Helen Dickinson, chief executive of the BRC, said the outlook for shoppers in 2022 is “very clear” – prices will “continue to rise and at a faster rate” because retailers are no longer able to soak up additional costs resulting from challenges including the nationwide HGV driver shortage.
Ms Dickinson said: “Consumers may have noticed that their Christmas shop became a little more expensive in December. Not only did prices rise, but [they] did so at a faster rate, especially in food,” said Helen Dickinson, chief executive of the BRC.
She continued: “The trajectory for consumer prices is very clear – they will continue to rise, and at a faster rate.
“Retailers can no longer absorb all the cost pressures arising from more expensive transportation, labour shortages, and rising commodity and global food prices.

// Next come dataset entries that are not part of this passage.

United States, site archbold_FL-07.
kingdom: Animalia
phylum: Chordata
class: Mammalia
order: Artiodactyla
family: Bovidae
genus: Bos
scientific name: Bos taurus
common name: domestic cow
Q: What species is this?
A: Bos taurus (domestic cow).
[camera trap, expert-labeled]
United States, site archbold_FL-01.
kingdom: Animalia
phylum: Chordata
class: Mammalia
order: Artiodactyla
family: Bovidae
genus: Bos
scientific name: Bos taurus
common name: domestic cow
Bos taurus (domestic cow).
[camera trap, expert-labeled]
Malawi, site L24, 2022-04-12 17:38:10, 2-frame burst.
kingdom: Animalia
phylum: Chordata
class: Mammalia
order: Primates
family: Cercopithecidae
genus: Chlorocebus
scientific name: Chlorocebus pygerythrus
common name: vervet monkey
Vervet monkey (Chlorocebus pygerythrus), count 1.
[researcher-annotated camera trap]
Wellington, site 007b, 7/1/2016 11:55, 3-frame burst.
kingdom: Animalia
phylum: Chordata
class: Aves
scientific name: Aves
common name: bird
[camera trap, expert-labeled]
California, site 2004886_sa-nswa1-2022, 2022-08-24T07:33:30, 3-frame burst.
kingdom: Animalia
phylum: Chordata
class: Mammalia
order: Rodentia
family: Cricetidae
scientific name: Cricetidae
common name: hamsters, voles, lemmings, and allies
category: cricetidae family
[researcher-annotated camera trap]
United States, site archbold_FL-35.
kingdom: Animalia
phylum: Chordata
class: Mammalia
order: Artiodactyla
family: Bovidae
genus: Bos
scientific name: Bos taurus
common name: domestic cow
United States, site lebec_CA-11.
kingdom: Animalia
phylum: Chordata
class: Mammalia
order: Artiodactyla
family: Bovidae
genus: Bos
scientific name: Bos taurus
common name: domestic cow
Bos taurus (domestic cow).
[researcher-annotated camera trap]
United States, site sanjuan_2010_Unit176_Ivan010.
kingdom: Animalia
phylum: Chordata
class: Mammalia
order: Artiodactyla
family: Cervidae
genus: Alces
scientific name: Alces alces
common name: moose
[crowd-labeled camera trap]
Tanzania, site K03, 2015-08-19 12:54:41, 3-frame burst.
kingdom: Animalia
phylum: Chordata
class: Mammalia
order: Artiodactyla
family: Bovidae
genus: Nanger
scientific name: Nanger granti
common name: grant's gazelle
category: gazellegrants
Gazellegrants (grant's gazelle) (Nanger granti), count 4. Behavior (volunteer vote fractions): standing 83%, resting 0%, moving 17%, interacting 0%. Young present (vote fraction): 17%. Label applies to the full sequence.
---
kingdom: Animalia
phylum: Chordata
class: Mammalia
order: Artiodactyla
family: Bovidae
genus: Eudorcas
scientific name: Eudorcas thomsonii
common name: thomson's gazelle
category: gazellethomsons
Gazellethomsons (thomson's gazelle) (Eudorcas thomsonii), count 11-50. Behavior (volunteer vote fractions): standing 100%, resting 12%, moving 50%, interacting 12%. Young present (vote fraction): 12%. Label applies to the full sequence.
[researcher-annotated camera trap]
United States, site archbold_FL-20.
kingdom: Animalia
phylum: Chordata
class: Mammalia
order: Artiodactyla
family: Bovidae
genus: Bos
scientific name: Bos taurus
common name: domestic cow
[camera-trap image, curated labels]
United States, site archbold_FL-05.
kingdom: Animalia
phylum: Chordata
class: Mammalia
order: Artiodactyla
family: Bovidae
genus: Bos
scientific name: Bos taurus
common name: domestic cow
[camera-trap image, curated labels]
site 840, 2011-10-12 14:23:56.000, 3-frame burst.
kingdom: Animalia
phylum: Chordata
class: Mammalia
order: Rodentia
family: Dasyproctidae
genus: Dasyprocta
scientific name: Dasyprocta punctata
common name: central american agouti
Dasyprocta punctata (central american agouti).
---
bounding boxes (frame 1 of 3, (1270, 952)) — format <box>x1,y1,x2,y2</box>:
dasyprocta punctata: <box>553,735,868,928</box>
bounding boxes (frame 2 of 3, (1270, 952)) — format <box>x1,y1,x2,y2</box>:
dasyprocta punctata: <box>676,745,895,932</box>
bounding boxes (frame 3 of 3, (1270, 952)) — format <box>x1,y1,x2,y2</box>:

“Consumers will already be harder pressed this year, with rising energy bills, the looming hike in national insurance, and more expensive mortgages. Government should relieve some of these costs by looking for long-term solutions for resolvable issues such as labour shortages.”
Soaring wholesale gas prices prompted the energy regulator to raise the energy price cap in October, with another increase likely to come into effect in April. In the same month, National Insurance contributions will rise by 1.25 percentage points, from 12 per cent to 13.25 per cent, further squeezing consumers.